What if they threw a pre-existing condition insurance plan and nobody came?  More here, from Megan McArdle of The Atlantic. 

Terrorism exclusion: Pakistani journalists demand life insurance from bosses after 21 killed covering War on Terror. Sounds like the least they could do for them.

Nebraska flooding: It may already be too late to get flood insurance. A 30-day post-purchase exclusion applies. Also, flood insurance doesn’t cover finished basements or stuff in them, which kind of figures, but it’s a bummer.

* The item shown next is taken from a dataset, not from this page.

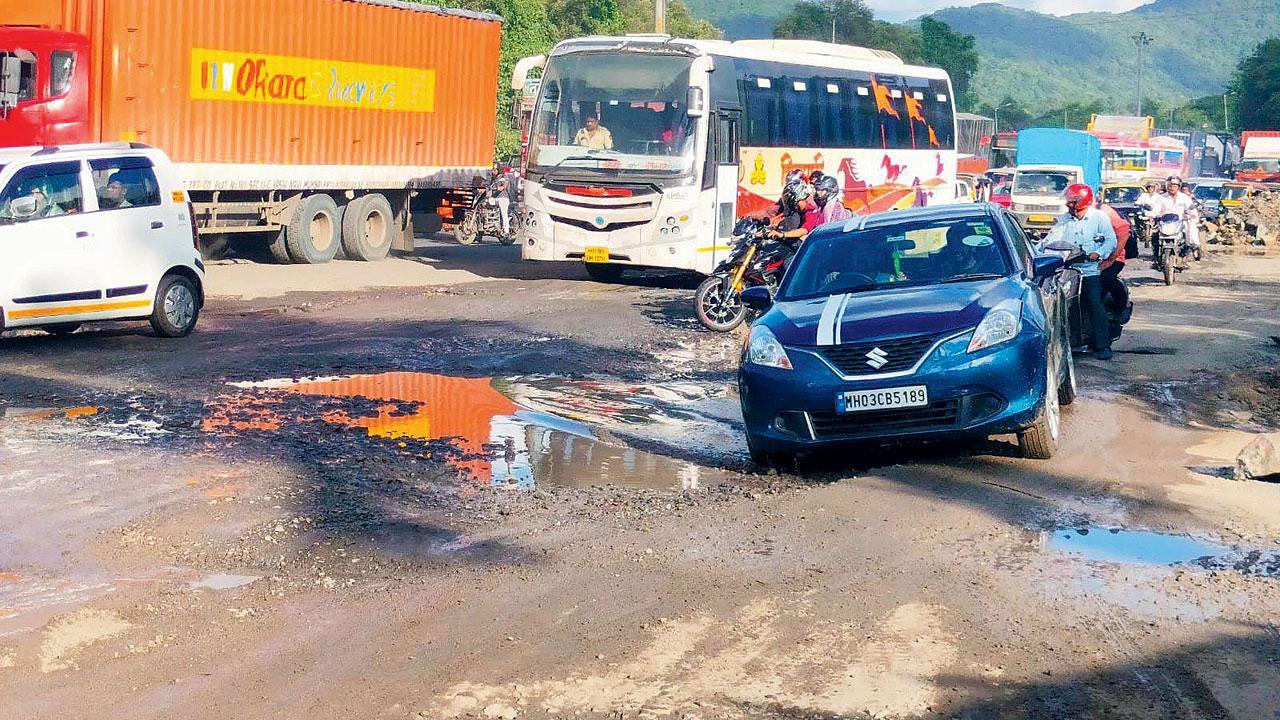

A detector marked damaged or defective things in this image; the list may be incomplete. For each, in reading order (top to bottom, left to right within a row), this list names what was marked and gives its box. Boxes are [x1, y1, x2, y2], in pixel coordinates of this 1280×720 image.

damaged road surface [2, 243, 1280, 720]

The Trashing of the Kiwi: New Zealand teen tenants run amok, destroy house, party with 200 of their closest friends leaving drug paraphernalia, cigarette butts and dog feces strewn about. I feel sorry for the owners, who are in their 80s. They tried to get the tenants out but the process takes a long time. "We are devastated. We won’t get insurance because we didn’t know we needed to have separate insurance for damage by tenants."

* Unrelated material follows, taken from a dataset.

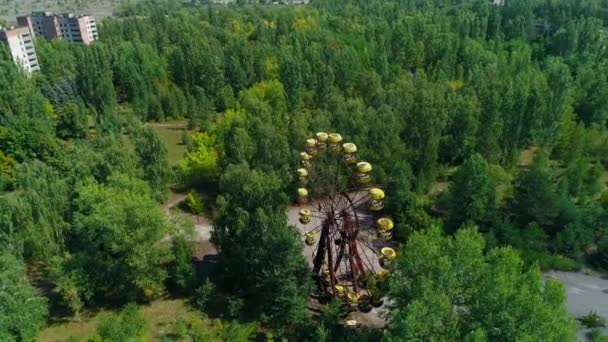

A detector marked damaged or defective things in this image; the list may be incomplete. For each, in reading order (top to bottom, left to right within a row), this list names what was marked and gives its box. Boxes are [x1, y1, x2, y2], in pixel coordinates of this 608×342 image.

abandoned ferris wheel [294, 132, 394, 314]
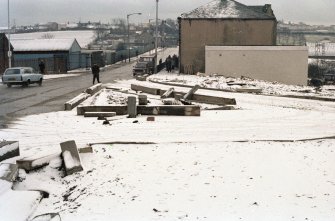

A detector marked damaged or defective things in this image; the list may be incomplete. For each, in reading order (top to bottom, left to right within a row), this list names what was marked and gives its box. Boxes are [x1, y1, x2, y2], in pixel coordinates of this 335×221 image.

Floridians push hurricane-related tax breaks: I admit it, I miss Gov. Charlie Crist. It was always such fun to tear into him when I was writing about the last Florida insurance crisis.

Coverage for the Dreaded Lurgies: I’ve never heard it described this way — a story from South Africa.

Worst timing for insurance fraud evah: Takeaway — it’s not a good time to talk on the telephone about insurance fraud while the feds just happen to be wiretapping your buddy for investigation of other alleged crimes.